They come out of the blue.  I'll be fine, sitting talk to my family or playing with my kids and in an instant I'm rocking back and forth fighting back tears.  It's like I can feel every single nerve in my orbital socket clenching.  My eye feels like it's going to pop out of my head and I've actually worried about it at times.  I've ripped my own hair out, hit myself, left gouges down the left side of my face just trying to fight the pain.  When the pain gets bad I beg for help from anyone and everything.  God, the devil, Angels in my family that have passed over.  I beg God to let me pass out so I don't have to feel anymore.  All I can think about is the pain and making it go away or making something else hurt so I can focus on that instead of my head.  I can't let my kids see me in total agony so I crawl away to a cool, dark, quiet place and suffer alone.

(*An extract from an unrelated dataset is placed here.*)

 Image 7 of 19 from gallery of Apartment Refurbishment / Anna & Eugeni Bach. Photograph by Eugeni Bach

 I was sound asleep when I got my first headache and shot out of bed screaming for help.  That session lasted a couple headaches a week for about a month.

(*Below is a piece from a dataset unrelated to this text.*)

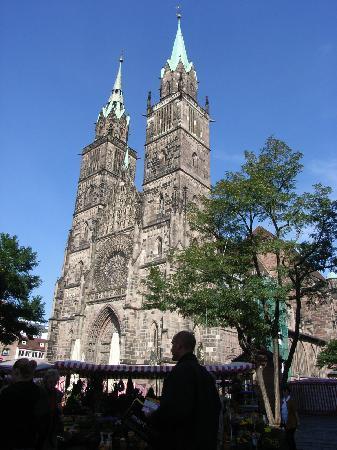 St. Lorenz Kirche: 内部ステンドグラスも見ごたえあり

 Until this session I had been pain free for about three or four years.
 I was about 23 when a doctor finally told me I had cluster headaches.  It was during a horrible time in my life and when the headaches stopped I didn't follow up on treatment.
 I haven't tried any of the meds or "treatments" I've seen talked about here and would def love to hear more about them.  

Anyway.  That's a little bit about my story.  I hope I didn't ramble too much.  If you'd like to talk you can email me at AquariusDreamerJ@aol.com or IM me at Gotthemunchiespothead on yahoo.
My family tries to understand but having never suffered this they just can't.  I'd love to talk to someone who can.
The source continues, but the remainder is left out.